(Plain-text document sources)
......

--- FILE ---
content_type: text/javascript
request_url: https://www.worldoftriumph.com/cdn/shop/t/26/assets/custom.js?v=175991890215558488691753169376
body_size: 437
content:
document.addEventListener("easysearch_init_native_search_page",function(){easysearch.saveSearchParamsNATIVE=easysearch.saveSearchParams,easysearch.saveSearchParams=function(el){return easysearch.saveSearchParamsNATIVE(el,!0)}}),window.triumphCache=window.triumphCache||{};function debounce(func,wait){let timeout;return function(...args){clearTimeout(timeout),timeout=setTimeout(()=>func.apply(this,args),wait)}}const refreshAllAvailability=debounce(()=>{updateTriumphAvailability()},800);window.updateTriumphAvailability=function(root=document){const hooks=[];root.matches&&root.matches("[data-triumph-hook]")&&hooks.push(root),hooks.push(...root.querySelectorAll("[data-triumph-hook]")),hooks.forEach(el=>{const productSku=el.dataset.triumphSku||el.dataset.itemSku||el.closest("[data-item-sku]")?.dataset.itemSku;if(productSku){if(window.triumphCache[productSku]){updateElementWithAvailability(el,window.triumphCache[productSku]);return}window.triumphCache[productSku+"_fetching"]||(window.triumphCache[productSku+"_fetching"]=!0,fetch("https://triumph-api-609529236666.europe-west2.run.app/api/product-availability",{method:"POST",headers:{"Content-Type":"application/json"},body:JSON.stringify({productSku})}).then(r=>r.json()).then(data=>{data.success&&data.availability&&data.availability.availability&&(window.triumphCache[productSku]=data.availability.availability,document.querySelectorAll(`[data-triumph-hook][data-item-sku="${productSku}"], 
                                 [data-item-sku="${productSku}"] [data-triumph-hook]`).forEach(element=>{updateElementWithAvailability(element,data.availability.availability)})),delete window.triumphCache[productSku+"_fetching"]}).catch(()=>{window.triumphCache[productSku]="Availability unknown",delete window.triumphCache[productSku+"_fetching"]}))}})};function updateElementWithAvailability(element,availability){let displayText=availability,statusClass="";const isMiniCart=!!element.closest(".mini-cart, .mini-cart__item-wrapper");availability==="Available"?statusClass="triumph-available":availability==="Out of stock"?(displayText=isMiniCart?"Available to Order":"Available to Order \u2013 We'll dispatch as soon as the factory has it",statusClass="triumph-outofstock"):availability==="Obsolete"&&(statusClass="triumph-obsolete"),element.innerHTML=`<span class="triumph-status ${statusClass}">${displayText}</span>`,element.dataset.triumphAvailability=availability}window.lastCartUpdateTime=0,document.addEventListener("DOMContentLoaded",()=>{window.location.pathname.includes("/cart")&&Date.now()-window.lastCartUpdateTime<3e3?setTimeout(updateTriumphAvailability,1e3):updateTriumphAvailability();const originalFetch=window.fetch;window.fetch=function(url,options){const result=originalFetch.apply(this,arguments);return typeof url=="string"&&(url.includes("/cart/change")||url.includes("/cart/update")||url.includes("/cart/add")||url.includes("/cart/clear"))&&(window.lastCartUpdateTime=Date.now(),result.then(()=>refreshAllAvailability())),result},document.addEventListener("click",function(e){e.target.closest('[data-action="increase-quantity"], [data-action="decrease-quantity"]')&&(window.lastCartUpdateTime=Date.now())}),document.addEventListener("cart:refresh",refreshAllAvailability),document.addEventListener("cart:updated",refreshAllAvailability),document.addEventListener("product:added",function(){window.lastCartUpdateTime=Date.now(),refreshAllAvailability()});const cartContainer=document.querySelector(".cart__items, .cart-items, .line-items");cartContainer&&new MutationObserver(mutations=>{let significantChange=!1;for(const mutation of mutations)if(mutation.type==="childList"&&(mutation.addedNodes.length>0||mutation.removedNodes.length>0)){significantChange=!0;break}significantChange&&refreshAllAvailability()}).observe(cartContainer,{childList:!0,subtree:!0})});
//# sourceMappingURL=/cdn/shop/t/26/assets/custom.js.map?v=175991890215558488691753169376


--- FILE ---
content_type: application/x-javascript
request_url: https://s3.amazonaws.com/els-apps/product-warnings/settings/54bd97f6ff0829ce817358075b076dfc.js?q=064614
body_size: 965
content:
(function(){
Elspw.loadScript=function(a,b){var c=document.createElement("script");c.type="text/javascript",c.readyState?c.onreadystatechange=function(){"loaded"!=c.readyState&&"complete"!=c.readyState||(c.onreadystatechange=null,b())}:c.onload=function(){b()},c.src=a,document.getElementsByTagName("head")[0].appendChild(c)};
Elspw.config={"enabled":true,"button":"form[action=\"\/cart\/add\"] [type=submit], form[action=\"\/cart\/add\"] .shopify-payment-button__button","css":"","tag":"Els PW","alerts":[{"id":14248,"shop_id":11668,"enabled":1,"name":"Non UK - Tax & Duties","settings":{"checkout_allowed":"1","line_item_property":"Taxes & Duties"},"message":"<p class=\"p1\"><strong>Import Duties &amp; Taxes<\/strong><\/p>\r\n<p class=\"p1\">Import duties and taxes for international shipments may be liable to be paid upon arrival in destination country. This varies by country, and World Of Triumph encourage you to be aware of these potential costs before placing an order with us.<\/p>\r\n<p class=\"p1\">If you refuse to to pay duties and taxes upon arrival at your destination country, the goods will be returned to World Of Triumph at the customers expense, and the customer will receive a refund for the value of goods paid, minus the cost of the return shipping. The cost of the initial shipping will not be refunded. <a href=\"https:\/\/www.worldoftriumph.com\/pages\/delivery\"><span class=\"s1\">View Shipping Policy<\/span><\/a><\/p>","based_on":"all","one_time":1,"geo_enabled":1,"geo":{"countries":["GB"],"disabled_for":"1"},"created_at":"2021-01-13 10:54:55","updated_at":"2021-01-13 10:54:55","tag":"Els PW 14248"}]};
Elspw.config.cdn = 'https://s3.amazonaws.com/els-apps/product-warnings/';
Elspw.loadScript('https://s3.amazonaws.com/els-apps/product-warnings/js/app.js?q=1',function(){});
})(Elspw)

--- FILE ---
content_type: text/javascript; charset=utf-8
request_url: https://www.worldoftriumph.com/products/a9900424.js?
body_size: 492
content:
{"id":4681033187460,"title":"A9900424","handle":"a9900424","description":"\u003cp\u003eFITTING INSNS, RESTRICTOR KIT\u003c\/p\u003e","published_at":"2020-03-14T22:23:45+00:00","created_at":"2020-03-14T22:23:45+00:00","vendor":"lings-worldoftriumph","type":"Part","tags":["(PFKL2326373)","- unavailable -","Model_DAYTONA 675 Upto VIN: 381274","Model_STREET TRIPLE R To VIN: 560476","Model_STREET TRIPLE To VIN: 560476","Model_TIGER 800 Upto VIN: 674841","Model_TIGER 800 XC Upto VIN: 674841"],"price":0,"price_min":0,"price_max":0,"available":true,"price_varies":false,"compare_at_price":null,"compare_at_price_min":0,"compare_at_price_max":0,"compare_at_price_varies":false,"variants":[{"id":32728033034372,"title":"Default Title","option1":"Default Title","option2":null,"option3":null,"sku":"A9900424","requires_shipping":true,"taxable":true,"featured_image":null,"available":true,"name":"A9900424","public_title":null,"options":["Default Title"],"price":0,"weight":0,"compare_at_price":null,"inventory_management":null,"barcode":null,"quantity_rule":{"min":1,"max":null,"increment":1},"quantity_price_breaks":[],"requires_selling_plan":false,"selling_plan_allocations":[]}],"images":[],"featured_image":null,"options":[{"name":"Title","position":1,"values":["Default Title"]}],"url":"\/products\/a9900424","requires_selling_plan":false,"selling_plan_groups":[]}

......

# Requirement:
What lines of the preceding data include the string "assets"? Pull them out.

# Answer for this exercise:
request_url: https://www.worldoftriumph.com/cdn/shop/t/26/assets/custom.js?v=175991890215558488691753169376
//# sourceMappingURL=/cdn/shop/t/26/assets/custom.js.map?v=175991890215558488691753169376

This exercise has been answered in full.